There is no need for the stats guys to have played baseball at all. You don't need to be a former MLB or even minor league player to analyze and understand the game. You do have to spend a LOT of time analyzing data, constructing hypotheses, testing them against more data, turning your hypotheses into actionable models, testing the models in the real world, hopefully beginning with your team's minor leagues and then continuing to further refine your models. It's not that other teams have baseball guys doing their analytical work. It's that other teams have been working at this a lot longer than our guys have. We aren't last, but we're among the new kids on the block.

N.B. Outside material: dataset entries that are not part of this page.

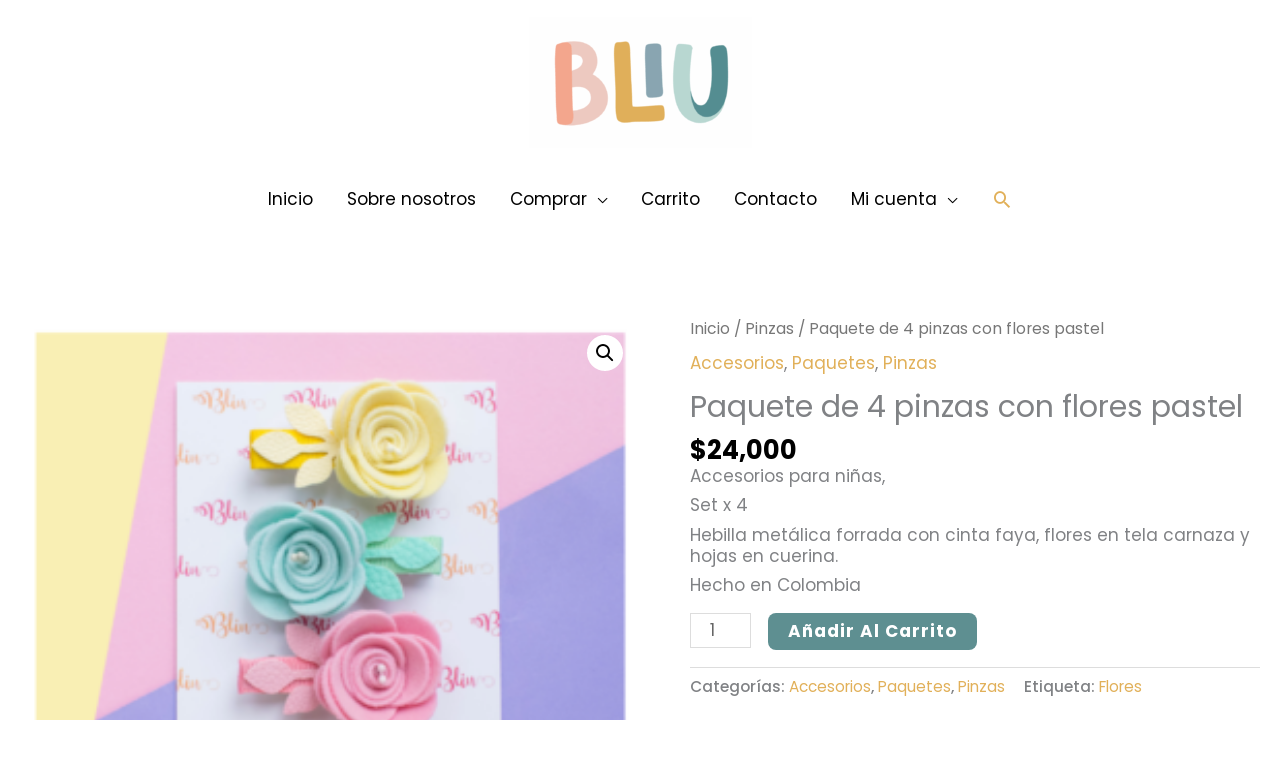

--- FILE ---
content_type: text/plain
request_url: https://www.google-analytics.com/j/collect?v=1&_v=j102&a=522657595&t=pageview&_s=1&dl=https%3A%2F%2Fbliubows.com%2Fproducto%2Fpaquete-de-4-pinzas-con-flores-pastel%2F&ul=en-us%40posix&dt=Paquete%20de%204%20pinzas%20con%20flores%20pastel%20-%20Bliu&sr=1280x720&vp=1280x720&_u=IEBAAEABAAAAACAAI~&jid=450077744&gjid=1045555063&cid=398337656.1768869345&tid=UA-133827661-1&_gid=367345174.1768869345&_r=1&_slc=1&z=1802443689
body_size: -449
content:
2,cG-R02DZG9GNV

When I worked in coal liquefaction technology, we hired a very bright chemist from MIT to pioneer use of gc-mass spec at our company. Since the coal liquefaction project was government supported, it became his first emphasis. He knew a lot about gc-mass spec, but had done zero prior work in identifying the chemicals present in coal liquid, which was the solvent for our reaction. He was supposed to develop a solvent-quality index which would help us improve our liquefaction practice. He never supplied any useful information -- not because he wasn't super bright, not because he wasn't hard working, not because he didn't have an intimate knowledge of how to do gc-mass spec, but because he was starting close to decade behind his counterparts at our competitors. He was as skilled at gc-mass spec as they were, he was identifying individual chemicals in the solvent and making steady progress. In a few more years, I'm sure he would have gotten there. Meanwhile, Richard Neville at Exxon had already developed a proprietary gc-mass spec based solvent quality index. We had a little over two years to catch up to what he already had. We didn't make it. We didn't not make it because Dick Neville started out knowing more about coal than our guy.
That is how I see the current status of use of stats analysis with the Phillies. It will eventually get there and close much of the gap between ourselves and Houston/Dodgers/etc. but it's not there now.